With respect to intelligent systems interaction, the developed heuristic can be used to develop a context-free autonomous web profiling system. Typical web profiling systems, such as recommender systems, rely on a series of behavioral attributes to establish reliable patterns upon which profiling is then built. However, such profiling systems are not suited for a multi-user single-system scenario. Furthermore, a complex interactive mechanism would be required to profile users in such a scenario. The application of the developed heuristic algorithm, combined with the second observation from this study, can provide a substratum upon which a reliable intelligent user profiling system can be developed. An intelligent system capable of providing a reliable method of attributing a given action on the web, to a known use, is a major requirement in typical recommender systems and e-commerce platforms. These platforms require a human-centered design which is satisfied by the developed algorithm in this study. Furthermore, the demystification of online identity complexities presents a medium for user attribution in security and digital investigations.

6 Conclusion and future work

The empirical validation presented in this study rejects the null hypothesis in favor of the alternate hypothesis, which states that user identification on the Internet is feasible, provided that deliberate user-initiated request can be identified and extracted. This study developed a novel heuristic algorithm that accurately identifies the user-initiated request of HTTP web traffic. The study further presents empirical findings on the relevance of user inter-request time and user request time in distinguishing between different users. To achieve this, the study adopts a multiplier effect of distance (Euclidean distance), rotational (angle between the principal component using singular value decomposition of the covariance matrix of the user data), and variance (shape parameter: Kullback-Leibler divergence of the principal component of the user data) measures as dissimilarity metrics.
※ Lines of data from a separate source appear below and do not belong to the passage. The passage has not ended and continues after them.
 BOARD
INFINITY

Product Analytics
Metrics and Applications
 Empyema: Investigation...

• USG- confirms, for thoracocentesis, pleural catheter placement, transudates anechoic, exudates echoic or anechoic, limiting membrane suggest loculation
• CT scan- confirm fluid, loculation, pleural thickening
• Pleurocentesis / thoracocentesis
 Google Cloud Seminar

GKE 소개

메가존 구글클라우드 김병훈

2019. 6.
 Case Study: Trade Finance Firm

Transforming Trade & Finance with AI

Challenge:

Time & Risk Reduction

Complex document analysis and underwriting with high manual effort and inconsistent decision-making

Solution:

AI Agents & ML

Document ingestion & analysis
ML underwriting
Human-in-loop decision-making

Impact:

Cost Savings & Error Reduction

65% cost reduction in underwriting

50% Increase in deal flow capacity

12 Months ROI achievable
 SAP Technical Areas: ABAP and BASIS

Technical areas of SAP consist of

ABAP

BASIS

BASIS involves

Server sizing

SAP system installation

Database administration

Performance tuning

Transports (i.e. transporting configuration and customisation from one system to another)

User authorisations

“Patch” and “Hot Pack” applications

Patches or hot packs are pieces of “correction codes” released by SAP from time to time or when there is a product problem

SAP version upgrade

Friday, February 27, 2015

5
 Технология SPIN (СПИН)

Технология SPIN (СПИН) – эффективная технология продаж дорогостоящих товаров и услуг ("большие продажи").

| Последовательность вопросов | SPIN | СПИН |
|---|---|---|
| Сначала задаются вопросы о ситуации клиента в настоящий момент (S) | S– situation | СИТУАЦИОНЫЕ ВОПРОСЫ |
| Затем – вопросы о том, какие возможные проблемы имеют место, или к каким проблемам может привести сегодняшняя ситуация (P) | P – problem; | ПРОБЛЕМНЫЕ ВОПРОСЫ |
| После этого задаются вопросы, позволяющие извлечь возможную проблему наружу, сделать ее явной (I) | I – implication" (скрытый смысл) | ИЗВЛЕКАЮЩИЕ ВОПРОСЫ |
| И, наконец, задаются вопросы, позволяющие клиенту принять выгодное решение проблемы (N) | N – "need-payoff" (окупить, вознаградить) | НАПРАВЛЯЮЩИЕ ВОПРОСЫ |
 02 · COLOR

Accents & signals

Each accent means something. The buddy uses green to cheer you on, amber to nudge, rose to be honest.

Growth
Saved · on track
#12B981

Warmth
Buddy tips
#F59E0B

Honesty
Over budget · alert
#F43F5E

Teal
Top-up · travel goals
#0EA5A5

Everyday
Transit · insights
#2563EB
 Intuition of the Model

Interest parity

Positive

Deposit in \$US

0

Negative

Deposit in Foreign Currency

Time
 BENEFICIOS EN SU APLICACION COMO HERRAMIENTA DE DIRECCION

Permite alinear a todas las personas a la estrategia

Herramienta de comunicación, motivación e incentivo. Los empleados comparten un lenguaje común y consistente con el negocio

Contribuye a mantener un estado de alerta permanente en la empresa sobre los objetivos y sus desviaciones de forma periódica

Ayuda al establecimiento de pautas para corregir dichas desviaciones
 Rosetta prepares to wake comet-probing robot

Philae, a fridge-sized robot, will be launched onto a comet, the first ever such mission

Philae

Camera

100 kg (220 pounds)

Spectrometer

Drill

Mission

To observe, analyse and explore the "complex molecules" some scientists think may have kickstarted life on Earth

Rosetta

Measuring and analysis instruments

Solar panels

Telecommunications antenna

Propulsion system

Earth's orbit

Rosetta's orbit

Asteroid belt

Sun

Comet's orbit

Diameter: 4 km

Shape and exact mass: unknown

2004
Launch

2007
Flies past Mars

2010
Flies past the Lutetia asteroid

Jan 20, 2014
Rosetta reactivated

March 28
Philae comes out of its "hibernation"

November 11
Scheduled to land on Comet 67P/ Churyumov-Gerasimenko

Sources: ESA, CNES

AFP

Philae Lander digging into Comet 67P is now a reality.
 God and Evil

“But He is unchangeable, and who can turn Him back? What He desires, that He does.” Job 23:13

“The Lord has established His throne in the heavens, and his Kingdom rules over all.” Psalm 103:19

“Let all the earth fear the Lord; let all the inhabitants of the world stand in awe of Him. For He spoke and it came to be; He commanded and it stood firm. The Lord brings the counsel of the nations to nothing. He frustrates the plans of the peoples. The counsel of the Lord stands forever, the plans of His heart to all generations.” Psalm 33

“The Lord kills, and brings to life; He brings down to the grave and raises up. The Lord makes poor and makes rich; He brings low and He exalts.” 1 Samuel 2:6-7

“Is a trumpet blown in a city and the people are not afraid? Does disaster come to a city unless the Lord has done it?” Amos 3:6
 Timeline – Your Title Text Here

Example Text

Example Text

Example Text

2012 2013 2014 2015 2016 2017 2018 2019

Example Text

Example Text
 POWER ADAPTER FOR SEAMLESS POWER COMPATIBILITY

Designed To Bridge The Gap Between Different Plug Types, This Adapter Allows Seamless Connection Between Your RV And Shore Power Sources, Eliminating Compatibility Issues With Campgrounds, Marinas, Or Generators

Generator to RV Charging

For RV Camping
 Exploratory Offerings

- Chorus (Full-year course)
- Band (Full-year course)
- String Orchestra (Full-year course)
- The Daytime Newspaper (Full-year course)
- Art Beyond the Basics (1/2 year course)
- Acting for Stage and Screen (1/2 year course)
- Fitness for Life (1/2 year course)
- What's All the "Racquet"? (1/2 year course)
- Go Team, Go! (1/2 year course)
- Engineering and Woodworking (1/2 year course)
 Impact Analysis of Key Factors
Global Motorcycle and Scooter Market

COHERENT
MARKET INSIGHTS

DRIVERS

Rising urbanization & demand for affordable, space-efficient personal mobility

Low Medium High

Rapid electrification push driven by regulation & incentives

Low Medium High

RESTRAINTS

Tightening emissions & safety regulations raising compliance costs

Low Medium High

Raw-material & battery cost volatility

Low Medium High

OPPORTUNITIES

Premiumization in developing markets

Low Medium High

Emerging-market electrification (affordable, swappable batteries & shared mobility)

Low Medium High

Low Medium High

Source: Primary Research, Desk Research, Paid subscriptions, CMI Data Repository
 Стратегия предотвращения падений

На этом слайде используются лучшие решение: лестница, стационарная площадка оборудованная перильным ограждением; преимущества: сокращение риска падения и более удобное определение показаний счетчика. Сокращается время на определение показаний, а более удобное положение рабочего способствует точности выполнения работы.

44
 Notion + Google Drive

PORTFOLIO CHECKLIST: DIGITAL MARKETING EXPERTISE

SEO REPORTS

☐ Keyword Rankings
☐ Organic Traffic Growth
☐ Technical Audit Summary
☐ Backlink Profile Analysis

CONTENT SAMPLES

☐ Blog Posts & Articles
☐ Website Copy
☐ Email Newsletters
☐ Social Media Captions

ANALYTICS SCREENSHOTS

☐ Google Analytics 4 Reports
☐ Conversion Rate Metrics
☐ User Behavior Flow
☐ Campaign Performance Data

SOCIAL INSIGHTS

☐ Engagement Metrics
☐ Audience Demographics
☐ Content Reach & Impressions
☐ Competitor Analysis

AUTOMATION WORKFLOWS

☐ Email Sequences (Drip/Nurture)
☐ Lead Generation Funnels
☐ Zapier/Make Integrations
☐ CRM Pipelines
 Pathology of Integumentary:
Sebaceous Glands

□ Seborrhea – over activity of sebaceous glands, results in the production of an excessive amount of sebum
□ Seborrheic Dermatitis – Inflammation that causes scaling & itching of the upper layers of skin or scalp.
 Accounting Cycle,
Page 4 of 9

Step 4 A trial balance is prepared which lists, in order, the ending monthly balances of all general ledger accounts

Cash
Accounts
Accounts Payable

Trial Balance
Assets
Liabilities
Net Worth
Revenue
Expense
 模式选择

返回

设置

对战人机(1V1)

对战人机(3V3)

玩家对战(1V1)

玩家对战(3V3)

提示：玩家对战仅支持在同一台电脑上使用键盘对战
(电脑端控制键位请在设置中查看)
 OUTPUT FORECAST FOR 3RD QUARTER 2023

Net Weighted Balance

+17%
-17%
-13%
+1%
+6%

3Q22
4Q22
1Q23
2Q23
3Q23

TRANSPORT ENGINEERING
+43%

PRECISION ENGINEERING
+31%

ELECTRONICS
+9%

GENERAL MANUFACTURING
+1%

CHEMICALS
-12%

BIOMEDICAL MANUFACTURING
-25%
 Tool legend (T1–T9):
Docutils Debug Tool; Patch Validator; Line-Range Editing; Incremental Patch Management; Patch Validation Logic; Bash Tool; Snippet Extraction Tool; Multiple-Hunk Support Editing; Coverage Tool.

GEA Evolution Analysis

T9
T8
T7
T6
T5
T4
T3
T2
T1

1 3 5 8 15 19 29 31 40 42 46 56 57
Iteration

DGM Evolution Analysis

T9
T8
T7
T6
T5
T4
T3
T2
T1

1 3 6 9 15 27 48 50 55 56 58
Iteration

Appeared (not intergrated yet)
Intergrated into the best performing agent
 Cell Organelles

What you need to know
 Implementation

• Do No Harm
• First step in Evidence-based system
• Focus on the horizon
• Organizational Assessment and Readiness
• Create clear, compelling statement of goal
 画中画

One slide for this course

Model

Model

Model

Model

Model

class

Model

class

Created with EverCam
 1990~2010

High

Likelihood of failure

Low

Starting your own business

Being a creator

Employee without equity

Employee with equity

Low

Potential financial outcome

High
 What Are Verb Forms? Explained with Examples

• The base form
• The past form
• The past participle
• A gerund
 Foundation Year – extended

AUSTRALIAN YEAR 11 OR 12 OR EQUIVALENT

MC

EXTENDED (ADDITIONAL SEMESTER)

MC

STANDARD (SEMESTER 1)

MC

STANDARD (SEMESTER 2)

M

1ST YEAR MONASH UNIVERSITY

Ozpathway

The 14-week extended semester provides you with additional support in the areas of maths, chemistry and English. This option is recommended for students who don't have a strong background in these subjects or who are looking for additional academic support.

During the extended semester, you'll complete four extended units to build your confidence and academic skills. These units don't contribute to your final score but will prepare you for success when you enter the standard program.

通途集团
The result from the dissimilarity metrics reveals the intrinsic dimensionality of different users, from which the user identification process can be defined. Future research could consider extensive user dissimilarity process using the integration of methods such as autoregressive moving average, “Bag of pattern” representation, and dynamic time warping techniques. Such techniques can be applied to other protocols, from which generic assumptions about human online behavior can be inferred. Furthermore, attempts can be made to explore the application of user dissimilarity in a more generic perspective using the various psychosocial attributions. Such research will find relevance in unveiling user anonymity over the Internet for e-commerce, cyber forensic purposes, and network traffic modeling. As part of an ongoing research process, a broader scope of the website such as e-commerce web pages, e-learning web pages, and social networking web pages will be specifically considered to observe human-initiated action and the consequential behavioral pattern of individual users. Further findings from such findings will play a vital role in online profiling processes specific to social networking sites. The integration of these findings will be used to build an online profiling software for e-profiling purposes, as well as in law enforcement profiling processes. Particularly, the software will consider the integration of intelligence of the extended heuristics in its engine for profiling.